La question brûle les lèvres de l’humaniste : « Qu’est-ce qu’il aurait fait votre Jésus ? Vous croyez qu’il aurait rejeté une pauvre femme ? » Quelqu’un pose simplement : il aurait chassé les démons. Le bon sens est dans mon dos. La vérité évangélique. Incompréhensible et inacceptable pour l’humaniste dont la pensée s’ouvre et se referme sur des mots clés. Moi, fidèle à mon rôle de monsieur Loyal qui s’essouffle tout de même, je m’approche d’elle en séducteur, je lui dis : « Vous avez raison. », je m’exprime avec un certain désarroi et une expression de regret. Qu’aurions-nous pu faire ? Avouons que les conditions n’étaient pas réunies pour entrer en dialogue avec le diable. Et je ne suis d’ailleurs pas sûr d’être qualifié pour ça. Je m’assois à côté de l’humaniste. Tout proche. Les humanistes, ça me connaît, j’en ai plein au bureau. On les amadoue avec des formules toutes faites et surtout de l’émotion. C’est dramatique ce que nous venons de vivre…
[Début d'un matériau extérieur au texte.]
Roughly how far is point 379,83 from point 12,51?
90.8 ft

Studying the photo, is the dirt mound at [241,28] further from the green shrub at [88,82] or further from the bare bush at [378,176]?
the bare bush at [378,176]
Mes auteurs ne parleront plus. On leur a volé leur soirée. Quelque chose d’irrationnel s’est passé. Il faut achever la rencontre, signer quelques livres et fuir ! Le lieu est habité. Il convient dans un premier temps d’accuser le lieu. Dans un deuxième temps, on refera le match. Le match ? Une fable donc. Non, une farce. Nous avons été victimes d’une attaque diabolique. On ne sait pourquoi… Il y a plein d’autres endroits où on parle de la condition humaine et du Christ… Le diable annonce toujours la couleur. Elle avait dit que dans ce genre de soirée, il y avait toujours quelqu’un pour prendre la vedette à la place des auteurs. Elle l’a fait. Elle a fait sa sortie sur Jésus qui n’est pas Dieu. Pas de surprise. Pour le diable, tout est écrit d’avance. Il a déjà perdu. Pas étonnant non plus que l’humaniste soit son alliée, son idiote utile. Celle qui prolonge sa présence dans une fausse charité et l’inversion des rôles. Quant au moine gestapiste inquisiteur et au serveur simplet à la tumeur au cerveau, ils ne sont que des signes avant-coureur, des indices, les détails du diable. Tout est dans l’ordre. La prochaine fois, je prends un service d’ordre.